Les appelants ont donc tenté d’exporter en France, sur le fondement du droit de l’Union européenne, cette conception typiquement italienne du principe d’égalité. De ce point de vue, leur argumentation n’était pas totalement dénuée de pertinence. Si l’on sait que cette conception de l’égalité n’est pas la conception française, la France n’ayant jamais cru en cette égalité dite substantielle, il demeure que c’est en partie – quoique, en partie seulement – la conception européenne. La CJUE a ainsi pu juger que le principe d’égalité de traitement « veut que des situations comparables ne soient pas traitées de manière différente et que des situations différentes ne soient pas traitées de manière égale à moins qu’un tel traitement ne soit objectivement justifié » (5). La définition du principe d’égalité de traitement de l’Union européenne est en quelque sorte bilatérale : le juge contrôle aussi bien les différences de traitement que les traitements identiques de situations pourtant différentes. La Cour européenne des droits de l’Homme partage également cette analyse – même si elle le fait plus timidement. En jugeant, par son arrêt Thlimmenos (6), que le droit à la non-discrimination consacré à l’article 14 de la Convention est également transgressé lorsque sans justification raisonnable, les Etats n’appliquent pas un traitement différent à des personnes dont les situations sont objectivement différentes, elle a ouvert la voie à une approche concrète de l’égalité qui semble imposer le traitement différencié des situations différentes. Elle est certes depuis lors restée assez prudente et surtout autorise les politiques de législation positive accordant un traitement préférentiel à telle ou telle catégorie de personnes (7), ce qui parait incompatible avec cette vision de l’égalité.
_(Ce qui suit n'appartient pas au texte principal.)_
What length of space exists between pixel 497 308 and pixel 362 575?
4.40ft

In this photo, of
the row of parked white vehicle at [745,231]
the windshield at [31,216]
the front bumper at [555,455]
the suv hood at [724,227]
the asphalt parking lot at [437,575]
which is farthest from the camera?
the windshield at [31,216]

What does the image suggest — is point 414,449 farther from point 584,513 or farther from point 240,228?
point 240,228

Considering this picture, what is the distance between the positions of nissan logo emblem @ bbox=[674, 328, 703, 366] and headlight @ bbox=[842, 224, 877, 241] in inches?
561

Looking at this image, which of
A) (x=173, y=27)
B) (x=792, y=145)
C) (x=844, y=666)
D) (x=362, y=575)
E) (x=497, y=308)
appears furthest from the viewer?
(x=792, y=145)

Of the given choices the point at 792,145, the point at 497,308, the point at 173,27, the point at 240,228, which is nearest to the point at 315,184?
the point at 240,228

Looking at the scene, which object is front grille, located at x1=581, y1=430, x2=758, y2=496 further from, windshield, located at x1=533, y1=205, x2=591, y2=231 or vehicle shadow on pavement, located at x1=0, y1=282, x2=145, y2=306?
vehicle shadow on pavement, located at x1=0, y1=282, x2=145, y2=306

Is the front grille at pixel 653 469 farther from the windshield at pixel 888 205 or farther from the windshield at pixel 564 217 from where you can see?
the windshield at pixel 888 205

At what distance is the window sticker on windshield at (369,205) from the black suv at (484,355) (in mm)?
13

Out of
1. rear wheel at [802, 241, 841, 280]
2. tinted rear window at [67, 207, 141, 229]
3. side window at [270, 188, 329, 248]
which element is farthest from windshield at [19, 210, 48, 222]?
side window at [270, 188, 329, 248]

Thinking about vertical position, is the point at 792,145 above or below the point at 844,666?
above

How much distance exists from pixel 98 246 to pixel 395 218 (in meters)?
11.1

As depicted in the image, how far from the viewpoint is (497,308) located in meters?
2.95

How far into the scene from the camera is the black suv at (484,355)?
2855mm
Néanmoins, la tentation de l’égalité substantielle existe dans la jurisprudence de la Cour européenne des droits de l’Homme.
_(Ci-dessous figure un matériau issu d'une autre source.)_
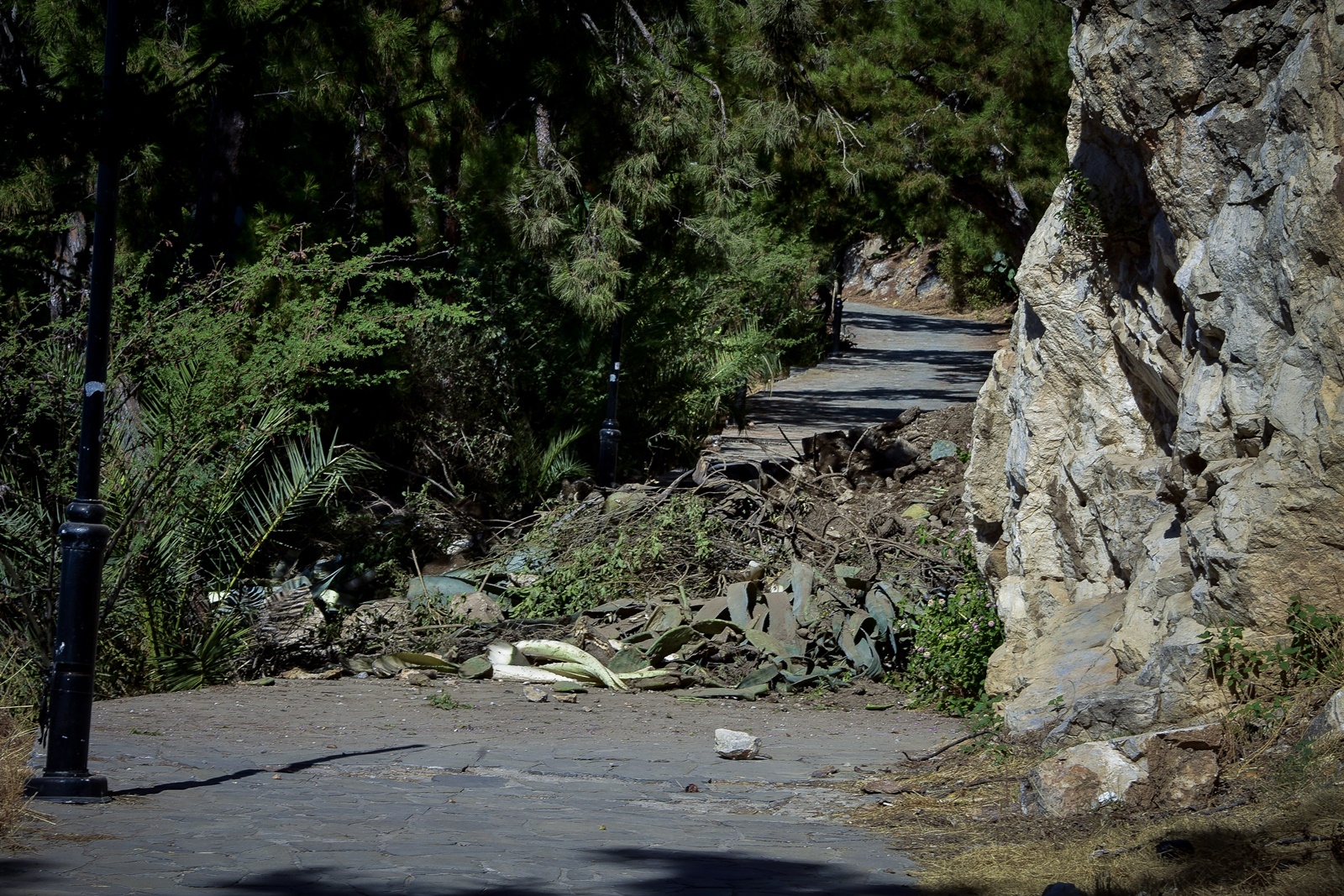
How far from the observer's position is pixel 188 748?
714cm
Il reste que, pour prospérer, le moyen supposait que la situation fût similaire à celle existant en Italie où il conduisait à une indemnisation identique pour chacun sur la base d’un unique critère, déniant ainsi les disparités de situation pouvant exister entre eux.

Or – et cela avait été là encore souligné lors des débats en Grand’Chambre -rien de tel avec le barème français : à l’intérieur des fourchettes définies par l’ancienneté, le juge a la possibilité de faire varier l’indemnisation en fonction d’autres critères, propres à chaque salarié. Plus l’ancienneté augmente et plus la fourchette augmente aussi, laissant au juge une liberté d’appréciation d’autant plus grande. C’est une fondamentale différence avec le barème italien. Et c’est ce qu’a constaté la cour d’appel, au terme d’une motivation simple, qui a le mérite de la clarté : à partir de l’instant où l’indemnisation peut varier en fonction d’autres critères que celui de l’ancienneté, le législateur français a permis de traiter différemment des situations différentes. Il n’y avait donc rien à rechercher de ce côté.

 

(1) Par exemple : J. Icard, Frilosité, incohérence, incomplétude : à propos de l'arrêt de la cour d'appel de Paris du 30 octobre 2019 sur le barème, actuEL-RH, 6 novembre 2019) ;
(2) Sur cet aspect, voir P. Deumier, La saisine pour avis : fixer la jurisprudence en amont ?, Dalloz 2019. 1622) ; 
(3) Cf. par exemple : CEDH Valsamis c/ Grèce 18 décembre 1996, JCP G, 1997, I, 4000, observations F. Sudre) ;
(4) Sur cette question, cf. C. Alessi, La décision de la Cour constitutionnelle italienne : un coup fatal pour la forfaitisation de l'indemnisation du licenciement injustifié, Revue de Droit du Travail 2018. 802) ;
(5)  Cf. CJCE, 20 septembre 1988, Royaume d’Espagne c/ Conseil des Communautés européennes, aff. 203/86 ; 
(6)  Grande Chambre 6 avril 2000, RTD civil 2000, 434, chronique J-P. Marguénaud) ; 

(7)  Cf. Runkee et White c/ Royaume-Uni, 10 mai 2017, § 40).